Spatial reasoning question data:
**********
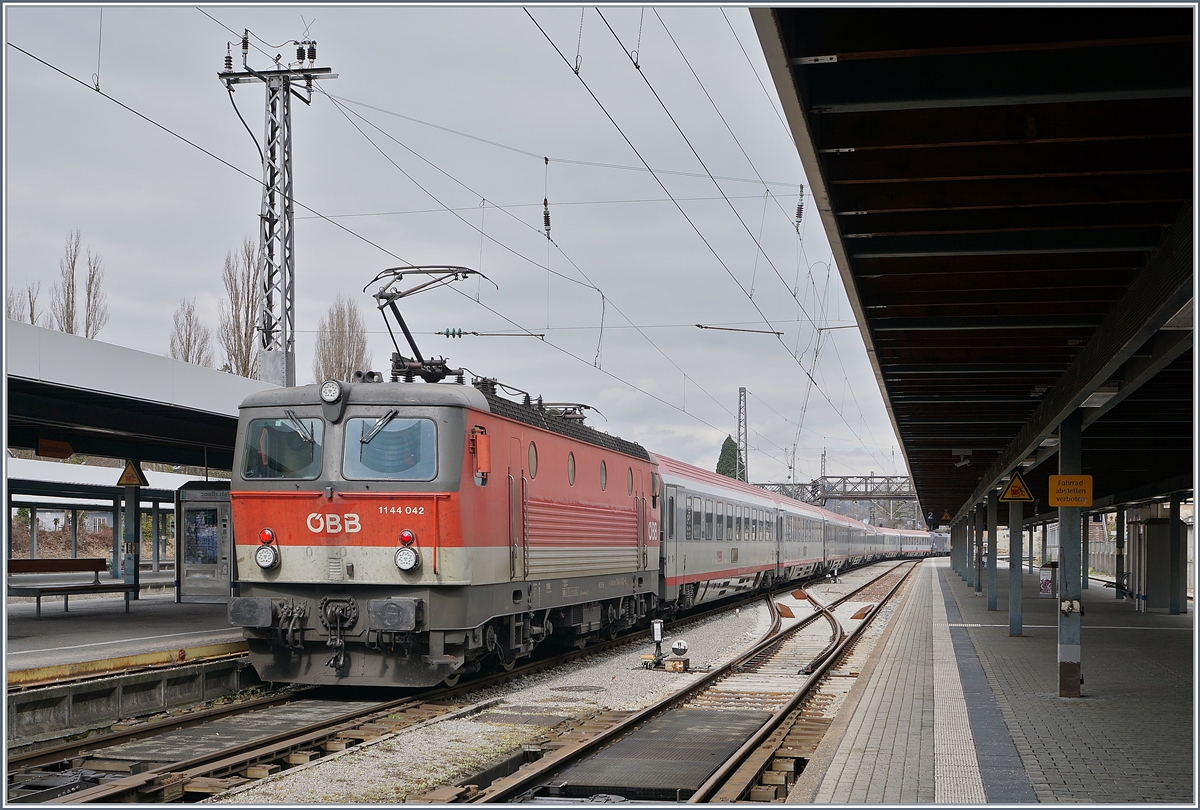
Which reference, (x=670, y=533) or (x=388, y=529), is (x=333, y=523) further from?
(x=670, y=533)

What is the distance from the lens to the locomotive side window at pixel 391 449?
11.5 metres

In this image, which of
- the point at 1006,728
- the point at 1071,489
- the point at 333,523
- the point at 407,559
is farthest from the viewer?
the point at 1071,489

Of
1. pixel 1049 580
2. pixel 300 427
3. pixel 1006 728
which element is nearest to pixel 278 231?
pixel 300 427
**********
### STATED TASK
Reproduce every line of the entries above word for word, omitting the pictures.

### FINAL RESULT
Which reference, (x=670, y=533) or (x=388, y=529), is (x=333, y=523) further from?
(x=670, y=533)

What is the distance from the lens to the locomotive side window at pixel 391 449?
11.5 metres

In this image, which of
- the point at 1006,728
- the point at 1071,489
- the point at 333,523
- the point at 407,559
is farthest from the viewer?
the point at 1071,489

Of
1. pixel 1049 580
2. pixel 300 427
3. pixel 1006 728
which element is nearest to pixel 278 231?
pixel 300 427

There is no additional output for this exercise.